This is the mail archive of the
gcc@gcc.gnu.org
mailing list for the GCC project.
Re: PATCH: reorg branch displacement fix
- From: Joern Rennecke <joern dot rennecke at superh dot com>
- To: tm <tm at mail dot kloo dot net>
- Cc: law at redhat dot com, kkojima at gcc dot gnu dot org, tm at kloo dot net, gcc-patches at gcc dot gnu dot org, gcc at gnu dot org
- Date: Wed, 06 Nov 2002 20:18:09 +0000
- Subject: Re: PATCH: reorg branch displacement fix
- Organization: SuperH UK Ltd.
- References: <Pine.LNX.4.21.0211051122480.25259-100000@mail.kloo.net>
tm wrote:
>
> On Fri, 1 Nov 2002, Joern Rennecke wrote:
>
> > > > * reorg.c (relax_delay_slots): Don't thread conditional jump
> > > > through unconditional jump if the conditional jump can't reach
> > > > the branch target on this processor target.
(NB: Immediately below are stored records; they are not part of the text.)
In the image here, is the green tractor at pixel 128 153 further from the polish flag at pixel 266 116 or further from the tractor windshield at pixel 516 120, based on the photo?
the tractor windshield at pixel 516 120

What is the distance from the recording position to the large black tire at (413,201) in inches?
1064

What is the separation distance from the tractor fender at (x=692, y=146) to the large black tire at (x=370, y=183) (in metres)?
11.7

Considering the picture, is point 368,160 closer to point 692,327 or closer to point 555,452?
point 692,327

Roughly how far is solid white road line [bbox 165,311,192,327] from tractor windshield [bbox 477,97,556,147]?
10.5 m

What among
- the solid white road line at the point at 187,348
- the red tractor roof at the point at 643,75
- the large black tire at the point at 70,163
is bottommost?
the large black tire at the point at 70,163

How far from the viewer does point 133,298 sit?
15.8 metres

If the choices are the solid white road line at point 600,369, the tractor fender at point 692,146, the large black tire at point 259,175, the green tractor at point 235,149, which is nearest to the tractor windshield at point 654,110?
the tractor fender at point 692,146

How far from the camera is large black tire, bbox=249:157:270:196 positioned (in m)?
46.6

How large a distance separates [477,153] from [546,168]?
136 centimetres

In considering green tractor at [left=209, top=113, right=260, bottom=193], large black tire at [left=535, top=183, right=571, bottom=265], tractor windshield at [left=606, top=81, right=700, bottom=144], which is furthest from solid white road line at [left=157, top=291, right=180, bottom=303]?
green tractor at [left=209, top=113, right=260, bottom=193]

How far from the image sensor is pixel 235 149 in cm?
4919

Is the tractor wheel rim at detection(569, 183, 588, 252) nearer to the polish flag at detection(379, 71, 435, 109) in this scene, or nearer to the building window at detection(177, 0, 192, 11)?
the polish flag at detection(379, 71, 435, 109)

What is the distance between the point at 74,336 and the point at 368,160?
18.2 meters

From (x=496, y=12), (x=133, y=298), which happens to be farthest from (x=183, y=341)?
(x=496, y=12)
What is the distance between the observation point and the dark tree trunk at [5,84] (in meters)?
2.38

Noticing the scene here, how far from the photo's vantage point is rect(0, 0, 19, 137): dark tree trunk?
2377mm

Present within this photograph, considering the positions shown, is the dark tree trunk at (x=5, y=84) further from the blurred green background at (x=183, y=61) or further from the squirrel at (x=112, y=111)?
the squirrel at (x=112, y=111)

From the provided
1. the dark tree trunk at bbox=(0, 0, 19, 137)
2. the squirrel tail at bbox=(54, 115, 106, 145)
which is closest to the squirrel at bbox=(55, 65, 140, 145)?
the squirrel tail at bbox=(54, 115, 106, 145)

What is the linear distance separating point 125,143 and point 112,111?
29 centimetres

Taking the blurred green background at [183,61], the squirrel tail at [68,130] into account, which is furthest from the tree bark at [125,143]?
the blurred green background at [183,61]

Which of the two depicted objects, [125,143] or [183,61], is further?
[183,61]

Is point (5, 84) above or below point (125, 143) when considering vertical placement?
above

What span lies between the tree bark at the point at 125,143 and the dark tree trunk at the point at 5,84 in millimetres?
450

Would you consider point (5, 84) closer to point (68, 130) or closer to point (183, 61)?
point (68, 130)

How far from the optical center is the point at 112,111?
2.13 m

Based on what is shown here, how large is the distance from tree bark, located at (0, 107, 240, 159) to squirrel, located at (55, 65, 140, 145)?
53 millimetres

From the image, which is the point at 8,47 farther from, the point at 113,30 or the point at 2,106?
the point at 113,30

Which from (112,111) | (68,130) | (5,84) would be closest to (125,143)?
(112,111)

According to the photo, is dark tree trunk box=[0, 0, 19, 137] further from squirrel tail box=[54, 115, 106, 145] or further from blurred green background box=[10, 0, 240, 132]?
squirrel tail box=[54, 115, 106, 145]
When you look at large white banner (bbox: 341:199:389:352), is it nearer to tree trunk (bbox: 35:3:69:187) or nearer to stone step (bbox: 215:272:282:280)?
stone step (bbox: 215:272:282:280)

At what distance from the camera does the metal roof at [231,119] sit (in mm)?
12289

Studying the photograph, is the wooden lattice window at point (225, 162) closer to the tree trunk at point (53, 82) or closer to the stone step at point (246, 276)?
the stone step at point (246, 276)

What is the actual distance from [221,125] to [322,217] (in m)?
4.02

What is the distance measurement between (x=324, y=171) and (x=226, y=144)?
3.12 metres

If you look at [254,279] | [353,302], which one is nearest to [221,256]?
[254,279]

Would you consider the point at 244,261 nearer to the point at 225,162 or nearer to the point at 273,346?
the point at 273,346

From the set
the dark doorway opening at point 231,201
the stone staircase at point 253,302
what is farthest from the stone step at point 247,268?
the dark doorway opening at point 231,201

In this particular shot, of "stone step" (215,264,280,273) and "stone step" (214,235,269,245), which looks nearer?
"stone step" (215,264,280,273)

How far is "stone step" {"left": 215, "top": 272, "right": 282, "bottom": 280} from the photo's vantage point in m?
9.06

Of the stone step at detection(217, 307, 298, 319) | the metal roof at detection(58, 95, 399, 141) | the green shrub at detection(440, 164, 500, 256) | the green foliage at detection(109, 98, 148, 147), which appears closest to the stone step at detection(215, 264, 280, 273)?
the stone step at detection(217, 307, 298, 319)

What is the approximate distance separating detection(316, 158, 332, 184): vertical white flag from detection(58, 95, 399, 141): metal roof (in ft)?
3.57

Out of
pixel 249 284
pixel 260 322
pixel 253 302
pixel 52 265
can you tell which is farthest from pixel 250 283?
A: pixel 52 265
> > > This is wrong. reorg does not and should not be checking branch displacements.
> > > That is a problem for shorten-branches and the backend.
> >
> > The SH does some early branch shortening in machine_dependent_reorg because
> > a long conditional branch has to be split into a short conditional branch
> > around an unconditional branch, or a short conditional branch to an unconditional
> > branch (that might have been inserted elsewhere after an inverted condbranch).
> > Unconditional branches have mandatory delay slots, so we get additional
> > delay slots exposed by doing this splitting before reorg, and the conditional
> > branches have optional delay slots, which obviously can't be used in the same
> > way when the branch is reversed or redirected.
> > Thus, machine_dependent_reorg already makes sure all the conditional branches
> > that need splitting are split. If reorg redirects conditional branches
> > willy-nilly, it destroys the very data it is supposed to operate on.
>
> Maybe I'm misunderstanding something, but the two goals of:
>
> 1) Unconstrained branch rethreading in reorg
That asumes that branch rethreading in reorg is always a win. However, for the
SH, its usually a pessimization.
> 2) Efficiently utilized branch delay slots
>
> do not seem to be mutually exclusive.
>
> The SH has only a single conditional branch, but if we model this in reorg
> as multiple conditional branches with varying displacement capabilities
> with varying number of annulled/non-annulled delay slots, we can satisfy
> both conditions?
You make it actually more complex this way. It is better to describe the
branches that do actually exist. That would also be the prerequisite to
doing a machine-independent combined local constant pool / early branch
shortening & splitting pass.
I think a branch range can be described with three numbers, or if a constant
pool entry is needed, seven numbers a strings:
(define_branch_range <name> <length> <min_offset> <max_offset>
<condition>
<scratch_register> <pool_entry_size> <min_entry_offset> <max_entry_offset> <entry_bias>)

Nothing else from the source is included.